▶ [Textauszug]
....
40 Prozent der Menschen sind unterversorgt
Man schätze, dass über zehn Millionen Menschen – und damit rund 40 Prozent der Bevölkerung – unterversorgt und dringend auf Nahrungsmittelhilfe angewiesen seien, betont Mario Zappacosta von der UN-Organisation für Ernährung und Landwirtschaft FAO. «Am stärksten betroffen sind Kinder, Kleinkinder und Frauen – insbesondere schwangere Frauen und stillende Mütter», so Zappacosta.
Um die Bedürftigsten zu versorgen, betreibt die UNO bereits elf Versorgungszentren im Land. Das weckt Erinnerungen an die grosse Hungersnot in den 1990er-Jahren, bei der drei Millionen Menschen ums Leben kamen. Die UNO ruft in Genf seine Mitgliedsländer zu Spenden auf.
Entspannungssignale aus Japan
Gleichzeitig hält der UNO-Sicherheitsrat die Sanktionen gegen Nordkorea aufrecht. Für die südkoreanische Aussenministerin Kang Kyung-wha ist das nachvollziehbar: «Die Logik ist sehr klar. Die Sanktionen richten sich gegen das nordkoreanische Atom- und Raketen-Programm.» Es brauche gut sichtbare, konkrete und substanzielle Schritte, bevor die Weltgemeinschaft die Sanktionen lockern sollte.
....
▶ [Daten zur Übung]
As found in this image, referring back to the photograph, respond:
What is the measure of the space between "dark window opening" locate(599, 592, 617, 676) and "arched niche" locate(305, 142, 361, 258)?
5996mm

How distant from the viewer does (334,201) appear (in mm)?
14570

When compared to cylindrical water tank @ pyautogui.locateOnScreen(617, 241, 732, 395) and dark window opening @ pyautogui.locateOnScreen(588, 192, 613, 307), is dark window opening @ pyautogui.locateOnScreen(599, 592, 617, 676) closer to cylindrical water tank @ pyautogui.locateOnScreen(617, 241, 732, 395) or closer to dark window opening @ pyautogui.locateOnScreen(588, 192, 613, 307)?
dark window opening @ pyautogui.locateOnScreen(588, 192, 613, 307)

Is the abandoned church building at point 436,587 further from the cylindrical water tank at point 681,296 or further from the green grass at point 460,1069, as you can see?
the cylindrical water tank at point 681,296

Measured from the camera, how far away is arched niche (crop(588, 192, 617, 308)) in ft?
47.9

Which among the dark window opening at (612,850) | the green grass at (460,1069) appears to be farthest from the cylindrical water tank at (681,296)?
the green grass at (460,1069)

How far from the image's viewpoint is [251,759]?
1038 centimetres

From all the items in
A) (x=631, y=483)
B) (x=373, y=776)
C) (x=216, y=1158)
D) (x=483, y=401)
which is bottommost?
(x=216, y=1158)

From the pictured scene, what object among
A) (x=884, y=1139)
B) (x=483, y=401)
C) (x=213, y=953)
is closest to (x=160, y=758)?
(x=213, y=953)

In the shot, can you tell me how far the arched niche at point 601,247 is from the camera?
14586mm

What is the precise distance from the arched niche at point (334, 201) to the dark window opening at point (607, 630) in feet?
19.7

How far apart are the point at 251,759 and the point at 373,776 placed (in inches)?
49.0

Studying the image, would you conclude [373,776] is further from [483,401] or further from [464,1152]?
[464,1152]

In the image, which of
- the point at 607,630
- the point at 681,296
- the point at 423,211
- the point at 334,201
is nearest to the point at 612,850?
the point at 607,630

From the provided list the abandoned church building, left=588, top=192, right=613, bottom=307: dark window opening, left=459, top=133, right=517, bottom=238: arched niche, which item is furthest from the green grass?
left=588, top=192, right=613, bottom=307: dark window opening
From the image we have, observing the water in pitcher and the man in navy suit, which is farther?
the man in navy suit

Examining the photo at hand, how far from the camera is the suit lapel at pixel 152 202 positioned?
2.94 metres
....
▶ [Erforderliche Schritte]
1. Suche aus der Auflistung jede Zeile heraus, welche die Zeichenfolge „arched“ enthält, und gib diese Zeilen wieder. Groß- und Kleinschreibung sind dabei zu beachten.
2. Führe den Text über Nahrungsmittelhilfe und Sanktionen im Anschluss an seinen letzten Satz weiter.
Die Auflistung hat mit dem Text über Nahrungsmittelhilfe und Sanktionen nichts zu tun.

▶ [Ergebnisse der Aufgaben]
1.
What is the measure of the space between "dark window opening" locate(599, 592, 617, 676) and "arched niche" locate(305, 142, 361, 258)?
Measured from the camera, how far away is arched niche (crop(588, 192, 617, 308)) in ft?
In the shot, can you tell me how far the arched niche at point 601,247 is from the camera?
What is the precise distance from the arched niche at point (334, 201) to the dark window opening at point (607, 630) in feet?
From the provided list the abandoned church building, left=588, top=192, right=613, bottom=307: dark window opening, left=459, top=133, right=517, bottom=238: arched niche, which item is furthest from the green grass?

2.
Neue Entspannungssignale kommen aus Japan. Ministerpräsident Shinzo Abe erklärte sich zu einem Treffen mit Kim ohne Vorbedingungen bereit und deutete damit eine Kurswende in der japanischen Nordkorea-Politik an. Dies sei die einzige Möglichkeit, das langanhaltende Misstrauen zwischen beiden Ländern zu beenden, sagte Abe der Zeitung «Sankei» einen Tag nach seinem Treffen mit US-Präsident Donald Trump in Washington. Er hoffe, Kim sei ein Staatsmann, «der flexibel und strategisch entscheiden kann, was das Beste für sein Land ist».